Et toujours, le drapeau noir.
Pupilles énormes, dans ce café désert, Igor rencontre, enfin, les jumelles Lee. Dans le ciel, le dirigeable sénatorial, écarlate, rôde.
Au bord de la piste de danse, j’hésite fébrilement. Un slow, je m’avance vers elle, et bredouille une demande inaudible : sourire, et rejet.
Le bunker. Puis Berlin. On verra bien. Puis Paris. Septembre enfin.
Dans le wagon : des roses, un canon. Mina préfère visiblement les canons. Par la fenêtre, ça canarde sévère. Igor compte les roses, ivre.
Mina et les enfants soldats jouent dans les décombres du stade bombardé. Ils s’échangent des munitions, tirent au fusil, se font des câlins.
Igor était particulièrement sujet au vertige, au mal de mer, aussi. La survie dans une île, sur les hauteurs d’un bunker antique : parfait !
Sur la table basse en bois sombre, la vieille boîte à biscuits, une centaine de petits sachets. La poudre ne va pas manquer ce soir. Mais.

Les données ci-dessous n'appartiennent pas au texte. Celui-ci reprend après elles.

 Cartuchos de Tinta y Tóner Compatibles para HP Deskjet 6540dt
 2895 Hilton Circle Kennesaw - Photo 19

Les 12 sous-marins nucléaires des Unités Libres Fanfarons du Larzac (ULFL) se cachaient, intelligemment, au fond de la mer. Igor s’ennuyait.
Depuis les collines, on pouvait apercevoir la mer.

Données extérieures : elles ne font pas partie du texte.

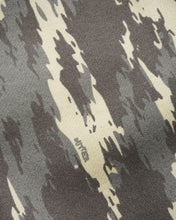 Load image into Gallery viewer, Butter Goods Blotch Zip Hoodie
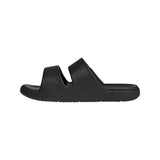 Znsory Sandals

Mina, Igor et Carver, dans le salon, observent le géant, ivre, qui repose sur le canapé, défoncé. À la radio, Electrelane. Ici, il est midi.
Le mystérieux salon jaune du dirigeable rebelle : Loulou et Mina, victorieuses, se partagent les restes de l’utopie bourguignonne. Au poker.
Mina, Igor, luddites.
Igor sautille dans le salon. Ses pieds ensanglantés racontent son histoire. Il sautille. Ses mains, ses deux témoins. Et ses yeux, éteints.
Juste avant l’aube, les sirènes. On commençait à s’y habituer. La bonne heure pour nourrir les félins, aveugles. Puis, un thé, vert et fumé.
Mina, Igor, Carver s’embrassent. L’homme à la tête de chat renverse sa coupe sur le mange disque. La fête est annulée. Dehors, on se bat.
Mina, Carver et Igor, au sex-shop, achètent absolument n’importe quoi. C’est désolant mais aussi plutôt marrant. La vendeuse, hilare, nue.
La cave, encore, sous l’usine au bord du canal, le béton partout, le groupe électrogène dans un coin, les punks qui s’agitent, nous enlacés.